Basato su una storia vera, “Il caso spotlight” prende di mira la piaga dei sacerdoti pedofili coperti dalla istituzione religiosa che vuol lavare in famiglia i panni sporchi, a costo di non risolvere il problema e non rendere giustizia alle vittime. Encomiabile.
La chiave narrativa scelta è quella ricorrente nel cinema americano, la messa in scena di un’inchiesta giornalistica che va oltre le previsioni e suscita scandali e problemi. I precedenti oltre ad essere numerosi sono illustri, da “Prima pagina” di Billy Wilder a “Tutti gli uomini del presidente” di Alan J. Pakula.
Il cast è quello delle grandi occasioni, capeggiato da Michael Keaton reduce dal meritatissimo Oscar per “Birdman” di Inarritu.

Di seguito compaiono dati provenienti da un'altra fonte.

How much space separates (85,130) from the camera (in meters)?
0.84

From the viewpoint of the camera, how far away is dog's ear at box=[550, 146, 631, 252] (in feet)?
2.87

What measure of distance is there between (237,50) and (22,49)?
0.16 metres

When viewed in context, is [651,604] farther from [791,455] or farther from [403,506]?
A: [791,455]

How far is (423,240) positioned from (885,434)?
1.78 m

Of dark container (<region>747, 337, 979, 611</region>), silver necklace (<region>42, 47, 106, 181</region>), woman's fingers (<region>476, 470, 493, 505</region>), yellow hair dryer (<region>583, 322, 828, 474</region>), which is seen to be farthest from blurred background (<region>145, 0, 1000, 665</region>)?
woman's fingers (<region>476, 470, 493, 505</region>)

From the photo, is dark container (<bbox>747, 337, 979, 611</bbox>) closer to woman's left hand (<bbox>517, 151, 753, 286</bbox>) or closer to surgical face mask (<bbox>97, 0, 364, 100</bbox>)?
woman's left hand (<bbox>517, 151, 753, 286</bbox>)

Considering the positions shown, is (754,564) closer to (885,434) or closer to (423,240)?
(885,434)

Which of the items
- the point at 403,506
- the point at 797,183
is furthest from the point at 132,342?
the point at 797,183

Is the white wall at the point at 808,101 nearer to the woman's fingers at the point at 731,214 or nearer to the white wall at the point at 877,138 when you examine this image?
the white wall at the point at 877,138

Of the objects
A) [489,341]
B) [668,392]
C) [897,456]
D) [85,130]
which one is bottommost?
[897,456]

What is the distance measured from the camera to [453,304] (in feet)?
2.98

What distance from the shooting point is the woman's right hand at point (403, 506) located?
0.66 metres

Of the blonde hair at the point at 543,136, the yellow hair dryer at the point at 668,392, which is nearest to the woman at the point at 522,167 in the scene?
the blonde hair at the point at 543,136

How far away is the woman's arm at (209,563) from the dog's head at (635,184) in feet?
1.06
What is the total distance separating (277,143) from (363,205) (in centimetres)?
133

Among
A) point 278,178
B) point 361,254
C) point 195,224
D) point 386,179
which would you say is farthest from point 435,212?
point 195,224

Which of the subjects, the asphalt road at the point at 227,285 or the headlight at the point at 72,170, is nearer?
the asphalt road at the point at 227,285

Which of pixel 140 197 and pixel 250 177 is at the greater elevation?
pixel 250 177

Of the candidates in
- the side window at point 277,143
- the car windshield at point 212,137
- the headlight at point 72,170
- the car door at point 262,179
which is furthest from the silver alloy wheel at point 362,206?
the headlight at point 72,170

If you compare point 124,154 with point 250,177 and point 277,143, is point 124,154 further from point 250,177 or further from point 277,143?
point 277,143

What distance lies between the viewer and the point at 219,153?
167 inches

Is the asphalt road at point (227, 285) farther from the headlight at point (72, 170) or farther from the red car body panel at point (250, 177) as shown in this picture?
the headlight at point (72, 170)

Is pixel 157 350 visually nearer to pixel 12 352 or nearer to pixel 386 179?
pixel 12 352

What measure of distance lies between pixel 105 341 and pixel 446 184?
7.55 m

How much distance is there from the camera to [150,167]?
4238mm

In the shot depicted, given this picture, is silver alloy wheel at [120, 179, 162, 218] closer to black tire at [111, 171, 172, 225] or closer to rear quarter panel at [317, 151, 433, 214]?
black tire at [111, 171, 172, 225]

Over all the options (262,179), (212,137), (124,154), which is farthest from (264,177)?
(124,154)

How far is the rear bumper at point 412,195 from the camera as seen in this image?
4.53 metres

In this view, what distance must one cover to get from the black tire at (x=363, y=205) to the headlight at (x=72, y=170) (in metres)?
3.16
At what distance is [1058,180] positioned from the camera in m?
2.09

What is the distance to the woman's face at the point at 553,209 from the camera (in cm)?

Peccato che la sceneggiatura sia a dir poco superficiale, abbozzando personaggi che non trovano adeguato sviluppo, né motivazione né conclusione, e che la regia sia piatta in maniera sconfortante. E anche il cast, pure di qualità, non riesca ad offrire prove al di sopra del dovuto.
Il caso spotlight è la dimostrazione che i premi, fosse anche l’Oscar, molto spesso non esprimono il reale valore di un’opera ma solo una media tra una serie di giudizi personali e opportunità politica.